== Consigne ==
D'après l'extrait sur le hiéroglyphe poétique, répondez à chaque point en reprenant les mêmes lettres.
(a) Quel mot les Italiens du XVe siècle employaient-ils pour désigner le plaisir né de l'étonnement et de l'admiration ?
(b) Quels cinéastes ont réalisé le film Kaos ?
(c) Vers quelle destination se dirigeait le voyage au cours duquel a lieu la halte sur une des Îles Éoliennes ?

== Extrait choisi ==

Diderot appelait «hiéroglyphe» une image poétique qui condense en elle sens et émotion en un tout homogène (à quelque art qu’elle appartienne : il évoque le hiéroglyphe musical). (…) Au XVIIIe siècle, avant qu’on déchiffre le langage des anciens Egyptiens, les hiéroglyphes étaient souvent perçus comme vocabulaire d’une langue sacrée, langue de mystères. Ce qui explique sans doute que Diderot ait choisi ce terme. Il y a du mystère dans la capacité de certaines formes artistiques à dire et à donner beaucoup plus à sentir que leurs moyens ne semblent le permettre. Aussi : par un mot devenu intraduisible, meraviglia, les Italiens du XVe siècle désignaient le plaisir qui nait de l’étonnement et de l’admiration, à la lecture de la poésie, lorsque l’on découvre, comprend, intuitivement, plus de choses que le poète ne paraît en avoir dit. Je voudrais que chaque roman fût une réalisation de ce «merveilleux du discours».
Un magnifique hiéroglyphe visuel que mes mots ne rendront pas : dans Kaos, film que les frères Taviani ont tiré de quelque nouvelle de Pirandello, l’épilogue raconte un souvenir d’adolescence de la mère de l’écrivain. Pendant un voyage vers Malte, lors d’une halte sur une des Îles Eoliennes, la jeune fille regarde ses frères et sœurs courir vers la petite falaise de pierre ponce blanche qui s’enfonce vers la mer, tandis qu’elle reste avec sa mère. Désir bridé. Puis la mère, la devinant, la libère. Elle ôte alors ses larges robes et, en chemise et jupons étincelants, grimpe au sommet de la falaise. plan rapproché : la jeune fille lève lentement les bras (visage grave, intensité du geste ouvert par lequel elle semble prête à étreindre le monde), secondes suspendues, puis elle s’élance et les enfants suivent. Camera derrière eux, en plongée. On voit la demi-douzaine de petits corps en chemises descendre en bondissant sur la poudre blanche jusqu’à la mer turquoise où ils s’enfoncent – points noirs des têtes qui surnagent. On entend alors la merveilleuse cavatine de Barberina, l’ho perduta, qui n’entre pas pour peu dans l’émotion indescriptible qui chaque fois m’étreint jusqu’aux larmes devant cette image de l’élan. Car la musique confirme ce que l’image pourrait faire oublier. La gravité et la mélancolie qui accompagner la facilité de cette descente précédant l’extase du corps léger que soutiendra la mer. A moins qu’elle ne soit plutôt rappel du point de vue, nostalgique parce que deux fois filtré : la vision émane de la jeune fille devenue femme plus qu’âgée, qui se souvient, et ce souvenir maternel n’est plus, lui-même, qu’une trace dans la mémoire du fils. L’ho perdura : que perd-on en vieillissant, si ce n’est la vigueur de l’élan ? Cavatina, du latin cavare, creuser, diminutif de l’italien cavala, tirer un son d’un instrument – ici image-son de l’élan qui fore, vrille dans la conscience, hiéroglyphe du désir vivant.

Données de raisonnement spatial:
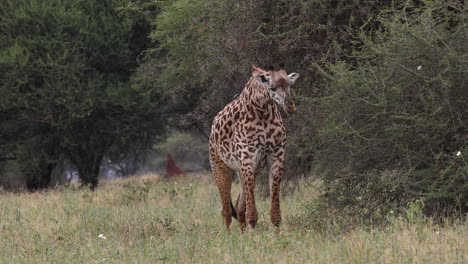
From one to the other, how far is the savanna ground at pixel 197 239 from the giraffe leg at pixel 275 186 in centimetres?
26

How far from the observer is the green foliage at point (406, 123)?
396 inches

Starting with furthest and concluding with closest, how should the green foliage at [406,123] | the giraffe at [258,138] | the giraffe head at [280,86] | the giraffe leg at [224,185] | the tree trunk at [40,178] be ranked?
1. the tree trunk at [40,178]
2. the giraffe leg at [224,185]
3. the giraffe at [258,138]
4. the green foliage at [406,123]
5. the giraffe head at [280,86]

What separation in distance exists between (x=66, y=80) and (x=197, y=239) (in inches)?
626

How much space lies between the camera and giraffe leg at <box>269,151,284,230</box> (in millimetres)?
10539

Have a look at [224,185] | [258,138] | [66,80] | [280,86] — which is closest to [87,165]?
[66,80]

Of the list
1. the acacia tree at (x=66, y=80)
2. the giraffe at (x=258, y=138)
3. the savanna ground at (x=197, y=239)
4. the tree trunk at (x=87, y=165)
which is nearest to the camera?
the savanna ground at (x=197, y=239)

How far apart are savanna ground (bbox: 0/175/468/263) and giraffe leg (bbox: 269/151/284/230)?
0.86 feet

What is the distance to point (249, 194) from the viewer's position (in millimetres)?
10750

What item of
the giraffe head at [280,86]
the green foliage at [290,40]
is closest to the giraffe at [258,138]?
the giraffe head at [280,86]

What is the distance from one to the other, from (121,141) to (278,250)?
1963 centimetres

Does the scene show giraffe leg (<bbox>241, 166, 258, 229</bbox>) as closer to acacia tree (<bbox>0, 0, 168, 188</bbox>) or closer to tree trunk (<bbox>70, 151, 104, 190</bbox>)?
acacia tree (<bbox>0, 0, 168, 188</bbox>)

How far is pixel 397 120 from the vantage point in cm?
1062

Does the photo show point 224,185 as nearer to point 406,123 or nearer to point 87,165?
point 406,123

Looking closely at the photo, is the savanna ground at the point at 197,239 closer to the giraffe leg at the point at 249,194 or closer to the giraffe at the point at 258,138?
the giraffe leg at the point at 249,194
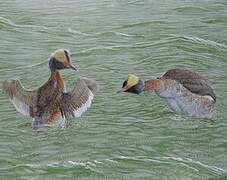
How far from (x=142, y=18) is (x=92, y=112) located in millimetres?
1973

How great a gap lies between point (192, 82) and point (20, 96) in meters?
0.81

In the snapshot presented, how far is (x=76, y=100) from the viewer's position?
10.3 ft

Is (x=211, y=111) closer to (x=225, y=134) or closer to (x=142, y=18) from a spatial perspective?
(x=225, y=134)

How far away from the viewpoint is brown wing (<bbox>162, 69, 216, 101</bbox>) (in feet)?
10.7

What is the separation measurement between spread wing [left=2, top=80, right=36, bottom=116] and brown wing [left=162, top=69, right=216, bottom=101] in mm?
667

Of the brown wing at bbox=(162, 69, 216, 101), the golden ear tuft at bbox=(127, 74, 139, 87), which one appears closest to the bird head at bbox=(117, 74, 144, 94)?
the golden ear tuft at bbox=(127, 74, 139, 87)

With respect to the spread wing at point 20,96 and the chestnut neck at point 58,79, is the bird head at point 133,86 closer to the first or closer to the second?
the chestnut neck at point 58,79

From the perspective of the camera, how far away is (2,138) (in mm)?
3113

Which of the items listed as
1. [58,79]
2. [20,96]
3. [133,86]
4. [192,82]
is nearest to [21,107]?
[20,96]

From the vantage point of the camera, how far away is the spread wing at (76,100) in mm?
3123

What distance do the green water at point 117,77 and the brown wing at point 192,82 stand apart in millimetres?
139

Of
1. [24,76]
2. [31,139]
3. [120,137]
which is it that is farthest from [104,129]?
[24,76]

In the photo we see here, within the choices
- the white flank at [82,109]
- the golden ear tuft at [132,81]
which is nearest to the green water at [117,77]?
the white flank at [82,109]

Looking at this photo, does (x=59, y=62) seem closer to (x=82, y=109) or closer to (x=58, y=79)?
(x=58, y=79)
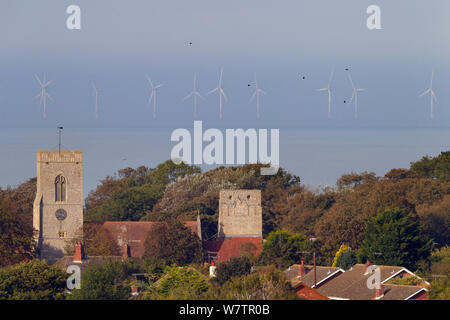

== Réponse attendue ==
(a) Meraviglia.
(b) Les frères Taviani.
(c) Malte.